* _Короткое задание a_
Переведите на английский предложение из фрагмента документа: «Небосклон был чист и засеян звездами.»

Страница 12 из 174
Кноринг — человек высокий, хорошо сложенный, но без прелести. Я признаю в сложении такое же, ежели не больше выражения, чем в лице: есть люди приятно и неприятно сложенные. Лицо, широкое, с выдавшимися скулами, имеющее на себе какую-то мягкость, то, что в лошадях называется «мясистая голова». Глаза карие, большие, имеющие только два изменения: смех и нормальное положение. При смехе они останавливаются и имеют выражение тупой бессмысленности. Остальное в лице по паспорту. Он при мне, как я заметил, удерживался. Когда первые минуты свидания прошли, когда повторились несколько раз вопросы, после молчаний: «Ну, что ты?» и ответы: «Да вот, как видишь», он обратился ко мне с вопросом: «Надолго ли-с, граф, сюда?» Я опять отвечал холодно. Я имею особенность узнавать сразу людей, которые любят иметь влияние на других. Должно быть оттого, что я сам люблю это. Он из таких людей. На брата он имеет наружное влияние. Например, подзывает его к себе. Желал бы я знать, может ли быть, чтобы человек сознательно старался приобрести влияние на других. Мне это кажется так же невозможным, как казалось невозможным разыгрывать à livre ouvert;[9] впрочем, я пробовал это; так почему людям последовательным посредством практики не дойти до этого. Таковые люди при всяком поступке имеют такого рода заднюю мысль. Мыслей так много может вмещаться в одно время, особенно в пустой голове.
10 августа 1851. [Старогладковская. ] Третьего дня ночь была славная, я сидел в Старогладковской у окошка своей хаты и всеми чувствами, исключая осязания, наслаждался природой. Месяц еще не всходил, но на юго-востоке уже начинали краснеть ночные тучки, легкий ветерок приносил запах свежести. Лягушки и сверчки сливались в один неопределенный, однообразный ночной звук. Небосклон был чист и засеян звездами. Я люблю всматриваться ночью в покрытый звездами небосклон; можно рассмотреть за большими ясными звездами маленькие, сливающиеся в белые места. Рассмотришь, любуешься ими, и вдруг опять все скроется, кажется — звезды стали ближе. Мне нравится этот обман зрения.
Не знаю, как мечтают другие, сколько я ни слыхал и ни читал, то совсем не так, как я. Говорят, что, смотря на красивую природу, приходят мысли о величии бога, о ничтожности человека; влюбленные видят в воде образ возлюбленной. Другие говорят, что горы, казалось, говорили то-то, а листочки то-то, а деревья звали туда-то. Как может прийти такая мысль? Надо стараться, чтобы вбить в голову такую нелепицу. Чем больше я живу, тем более мирюсь с различными натянутостями (affectation) в жизни, разговоре и т. д.; но к этой натянутости, несмотря на все мои усилия, [привыкнуть] не могу. Когда я занимаюсь тем, что называют мечтать, я никогда не могу найти в голове моей ни одной путной мысли; напротив, все мысли, которые перебегают в моем воображении, всегда самые пошлые — такие, на которых не может остановиться внимание. И когда попадешь на такую мысль, которая ведет за собою ряд других, то это приятное положение моральной лени, которая составляет мое мечтание, исчезает, и я начинаю думать.

* _Исходные строки_

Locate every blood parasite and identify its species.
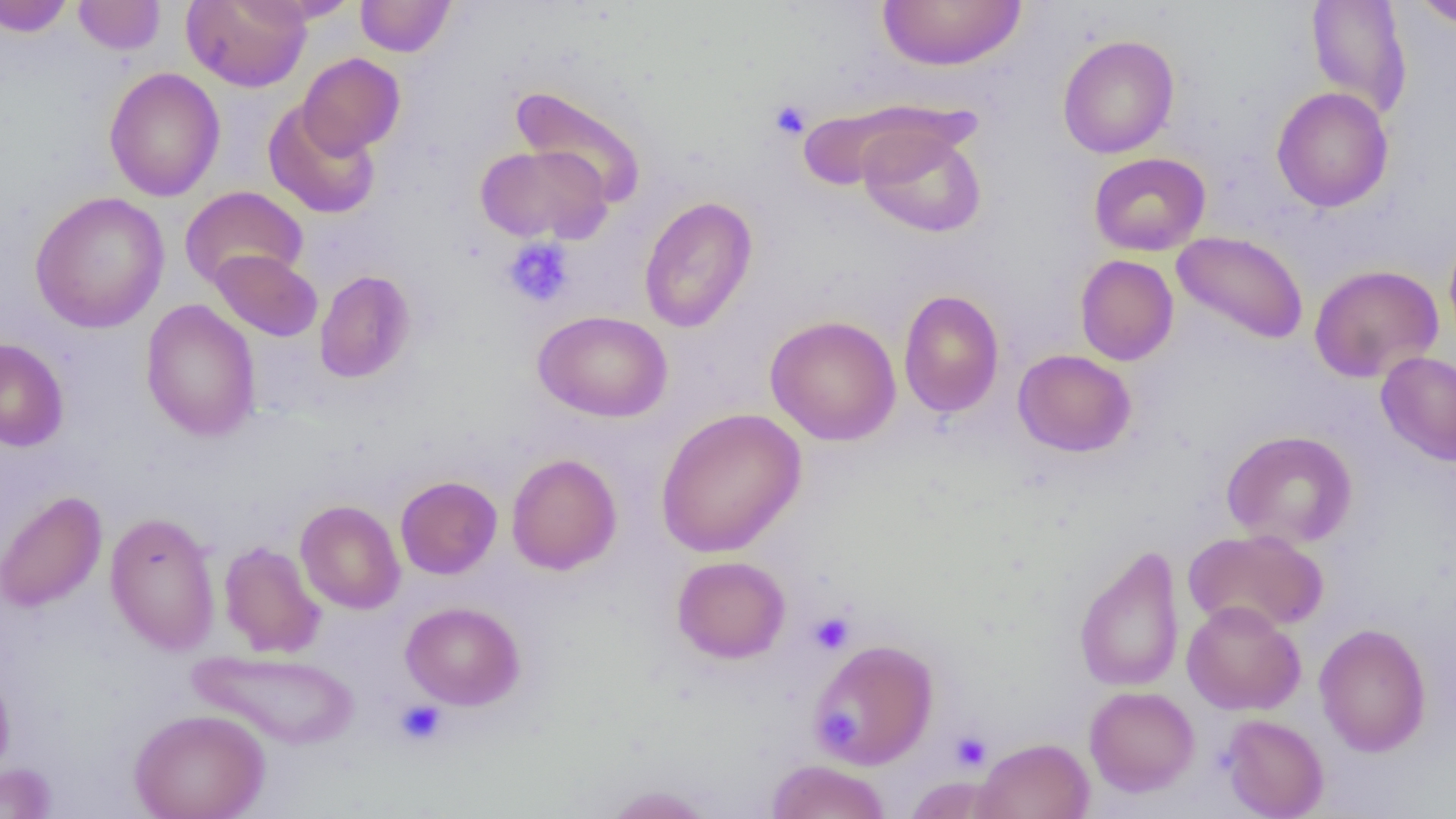
No blood parasites seen.

slide-level diagnosis = no evidence of blood parasites
field of view = single
preparation = thin blood smear
modality = light microscopy
image size = 1456×819 pixels
platelet locations = approximate bounding boxes as named x1/y1/x2/y2 corners in pixels: (x1=769, y1=99, x2=811, y2=140), (x1=501, y1=238, x2=575, y2=309), (x1=809, y1=612, x2=854, y2=654), (x1=395, y1=700, x2=446, y2=745), (x1=823, y1=707, x2=860, y2=743), (x1=951, y1=732, x2=991, y2=771)
magnification = 1000x
uninfected red blood cell locations = approximate bounding boxes as named x1/y1/x2/y2 corners in pixels: (x1=73, y1=0, x2=165, y2=55), (x1=181, y1=0, x2=311, y2=92), (x1=241, y1=0, x2=362, y2=25), (x1=356, y1=0, x2=455, y2=57), (x1=877, y1=0, x2=1026, y2=72), (x1=1412, y1=0, x2=1456, y2=28), (x1=0, y1=1, x2=74, y2=36), (x1=1306, y1=1, x2=1413, y2=121), (x1=1057, y1=34, x2=1180, y2=159), (x1=298, y1=53, x2=404, y2=156), (x1=104, y1=67, x2=226, y2=202), (x1=511, y1=86, x2=647, y2=206), (x1=1271, y1=86, x2=1394, y2=212), (x1=263, y1=101, x2=381, y2=219), (x1=858, y1=124, x2=987, y2=238), (x1=475, y1=144, x2=611, y2=244), (x1=1088, y1=152, x2=1210, y2=256), (x1=180, y1=186, x2=308, y2=290), (x1=30, y1=191, x2=170, y2=334), (x1=639, y1=196, x2=758, y2=334), (x1=1443, y1=228, x2=1456, y2=349), (x1=1171, y1=231, x2=1309, y2=344), (x1=208, y1=249, x2=323, y2=342), (x1=1075, y1=254, x2=1179, y2=366), (x1=1309, y1=264, x2=1444, y2=383), (x1=314, y1=270, x2=416, y2=384), (x1=898, y1=289, x2=1005, y2=418), (x1=140, y1=299, x2=261, y2=442), (x1=533, y1=309, x2=672, y2=423), (x1=765, y1=315, x2=902, y2=446), (x1=0, y1=337, x2=69, y2=452), (x1=1013, y1=349, x2=1136, y2=457), (x1=1376, y1=351, x2=1456, y2=467), (x1=655, y1=407, x2=806, y2=558), (x1=1221, y1=430, x2=1358, y2=549), (x1=506, y1=453, x2=622, y2=575), (x1=395, y1=476, x2=502, y2=579), (x1=0, y1=490, x2=107, y2=612), (x1=295, y1=500, x2=405, y2=614), (x1=104, y1=511, x2=222, y2=656), (x1=1183, y1=528, x2=1329, y2=635), (x1=219, y1=541, x2=326, y2=657), (x1=1073, y1=543, x2=1186, y2=693), (x1=671, y1=555, x2=791, y2=663), (x1=1181, y1=600, x2=1306, y2=715), (x1=400, y1=601, x2=525, y2=710), (x1=1314, y1=622, x2=1432, y2=757), (x1=809, y1=639, x2=938, y2=769), (x1=188, y1=648, x2=362, y2=750), (x1=0, y1=666, x2=15, y2=782), (x1=1084, y1=686, x2=1200, y2=797), (x1=129, y1=708, x2=270, y2=819), (x1=1220, y1=713, x2=1329, y2=819), (x1=973, y1=737, x2=1094, y2=819), (x1=766, y1=759, x2=891, y2=819), (x1=0, y1=763, x2=58, y2=819), (x1=902, y1=775, x2=1011, y2=818), (x1=600, y1=784, x2=715, y2=818)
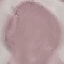
result = negative for malaria parasites
preparation = thin blood smear
stain = Giemsa
capture = smartphone camera at the microscope eyepiece
image type = automatically extracted cell patch, resized to 64 × 64 pixels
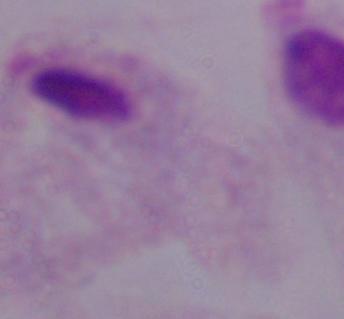

Summary:
  - Modality: micrograph
  - Magnification: 1000x
  - Identification: trichomonad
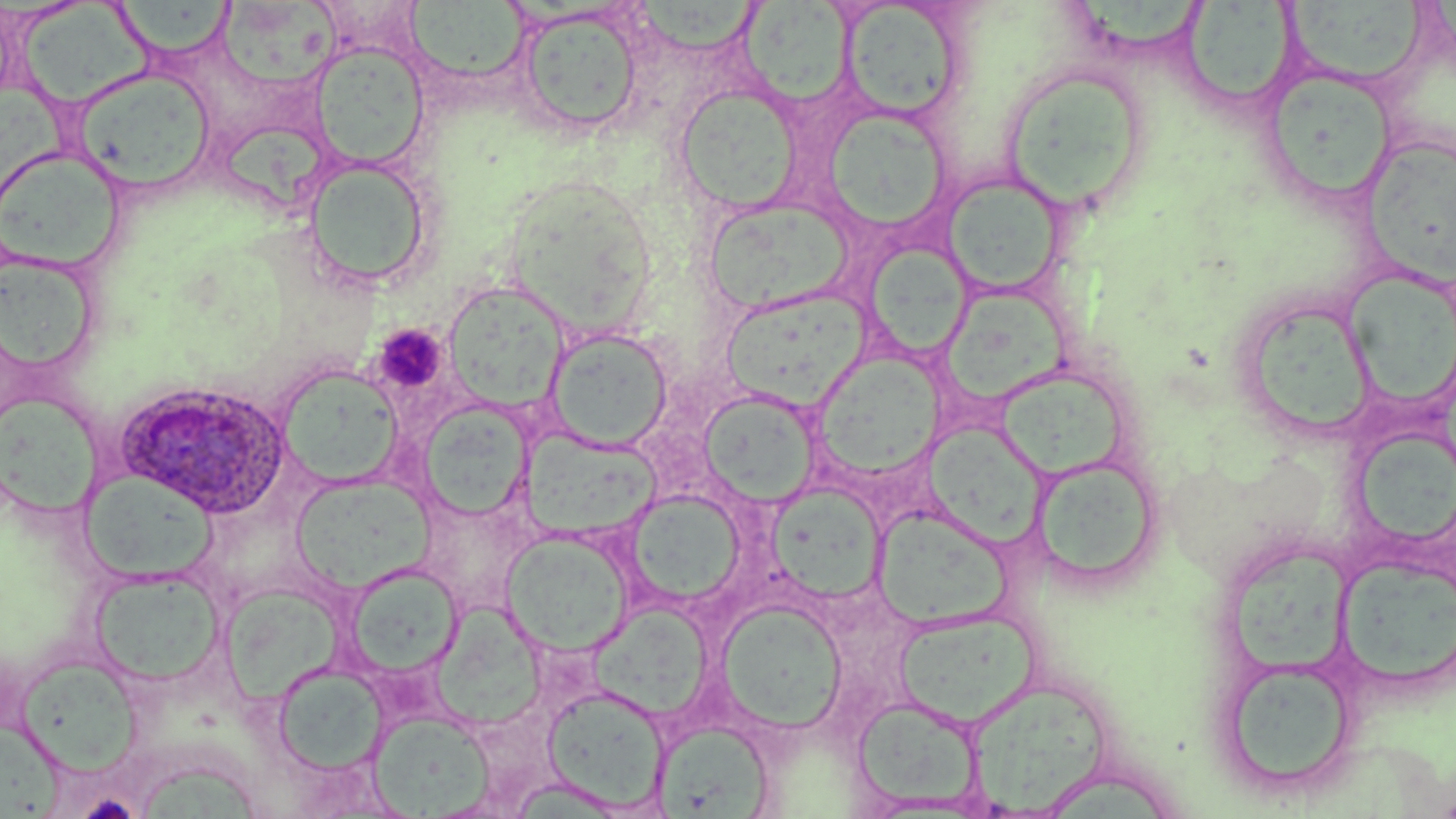
slide-level diagnosis = Plasmodium ovale
stain = May-Grünwald-Giemsa
Plasmodium ovale-infected red blood cell locations = approximate bounding boxes as (x1, y1, x2, y2) in pixels: (117, 382, 290, 518)
modality = optical microscopy
uninfected red blood cell locations = approximate bounding boxes as (x1, y1, x2, y2) in pixels: (113, 0, 236, 62), (634, 0, 763, 57), (1283, 0, 1428, 88), (738, 1, 852, 106), (19, 2, 165, 108), (217, 2, 349, 85), (405, 2, 529, 84), (840, 2, 966, 123), (1075, 2, 1208, 54), (1182, 2, 1297, 112), (516, 7, 645, 135), (311, 42, 429, 168), (1000, 64, 1152, 211), (1261, 67, 1395, 204), (71, 68, 216, 194), (0, 84, 70, 202), (674, 85, 802, 213), (823, 109, 952, 233), (221, 127, 334, 207), (1362, 134, 1456, 285), (0, 146, 125, 272), (303, 158, 434, 289), (942, 174, 1069, 298), (505, 176, 653, 340), (701, 197, 853, 316), (869, 243, 972, 359), (1, 251, 101, 378), (1344, 268, 1456, 414), (440, 279, 571, 415), (945, 282, 1074, 403), (720, 283, 882, 410), (1237, 293, 1378, 442), (545, 327, 674, 451), (814, 352, 942, 481), (276, 364, 404, 489), (995, 373, 1133, 477), (700, 389, 820, 508), (2, 393, 101, 520), (417, 399, 534, 521), (1355, 422, 1456, 550), (924, 423, 1048, 553), (521, 430, 660, 541), (1031, 452, 1163, 591), (71, 470, 221, 585), (291, 475, 433, 593), (767, 482, 888, 604), (625, 490, 748, 608), (871, 505, 1010, 629), (502, 531, 635, 656), (1229, 544, 1354, 675), (1335, 554, 1456, 692), (344, 563, 463, 679), (88, 567, 226, 689), (220, 584, 349, 708), (718, 598, 848, 732), (438, 600, 551, 735), (590, 605, 712, 720), (894, 608, 1041, 728), (14, 654, 146, 776), (1219, 656, 1360, 797), (273, 663, 388, 777), (965, 678, 1113, 813), (543, 684, 670, 812), (852, 695, 985, 811), (369, 709, 494, 817), (654, 721, 777, 817), (0, 722, 75, 819), (138, 763, 263, 819)
platelet locations = approximate bounding boxes as (x1, y1, x2, y2) in pixels: (374, 324, 448, 395)
field of view = one of a larger specimen
preparation = thin blood film
magnification = 1000x
image size = 1456×819 pixels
Identify the cell.
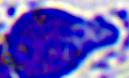

This is a leukocyte.

Micrograph. Captured at 400x magnification.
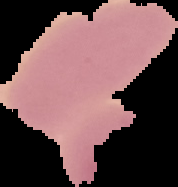

Malaria status: uninfected. Segmented cell region on a black background. From a thin blood smear. Image is 178×187 pixels.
State which cell type is depicted.
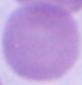
An erythrocyte.

Micrograph. Captured at 1000x magnification.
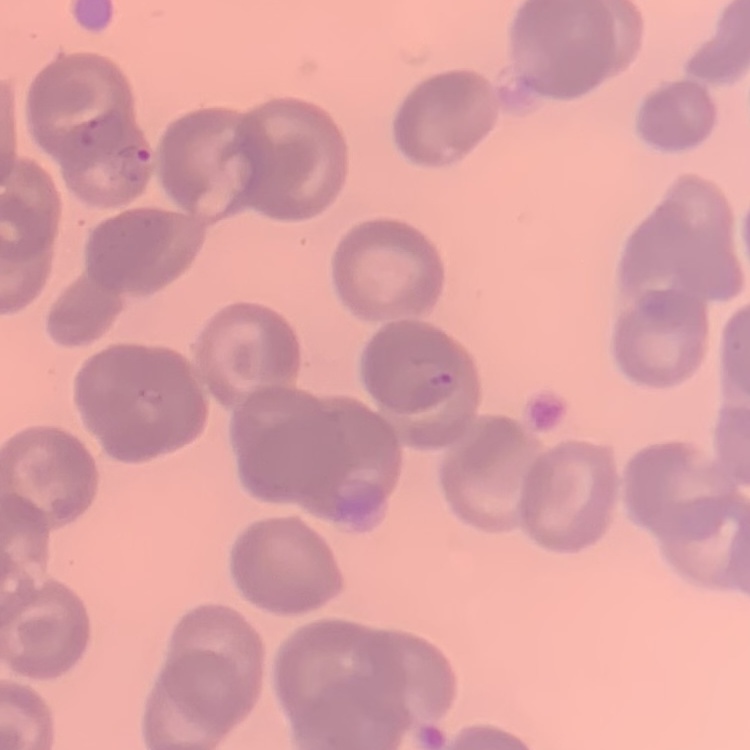
Summary:
  - Red blood cell morphology: no rouleaux formation
  - Image type: one tile cut from a larger photomicrograph
  - Preparation: thin peripheral smear
  - Stain: Field's or Giemsa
State which parasite is depicted.
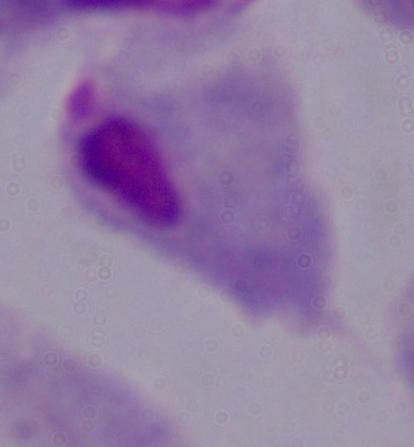
A trichomonad.

modality = photomicrograph
magnification = 1000x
State the preparation type.
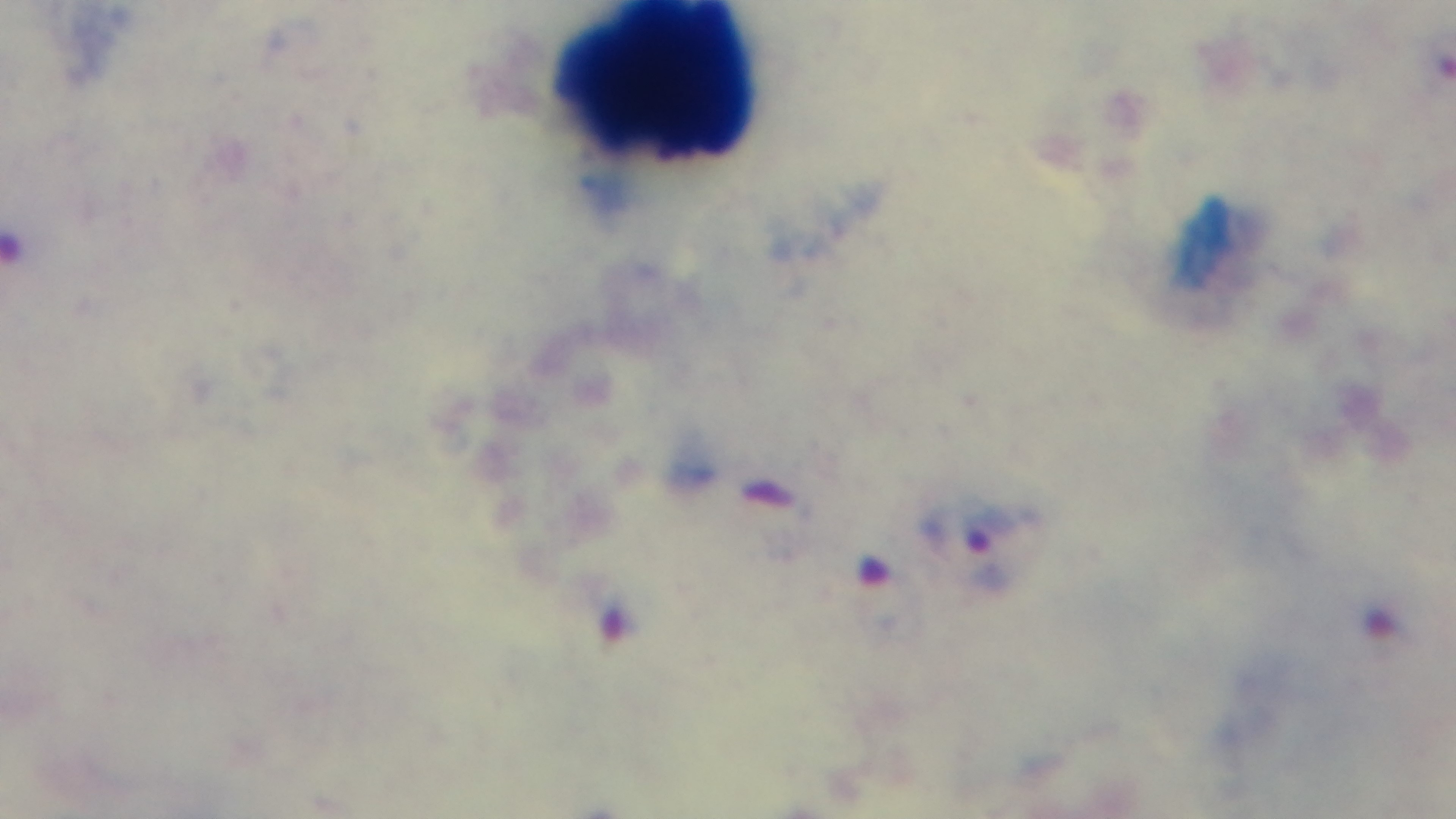

A thick smear.

Malaria status: infected. Single field of view. Giemsa stain. Captured with a mounted 4K digital camera. Oil-immersion objective, 100x. Light microscopy.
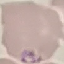
Summary:
  - Result: malaria parasites identified
  - Image type: cell patch, automatically extracted from a larger field of view and resized to 64 × 64 pixels
  - Preparation: thin blood film
  - Capture: smartphone through the microscope eyepiece
  - Stain: Giemsa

* _Короткое задание b_
Выпишите из строк выше все, где встречается слово «eyepiece».

* _Ожидаемый ответ a_
The sky was clear and sown with stars.

* _Ожидаемый ответ b_
capture = smartphone camera at the microscope eyepiece
  - Capture: smartphone through the microscope eyepiece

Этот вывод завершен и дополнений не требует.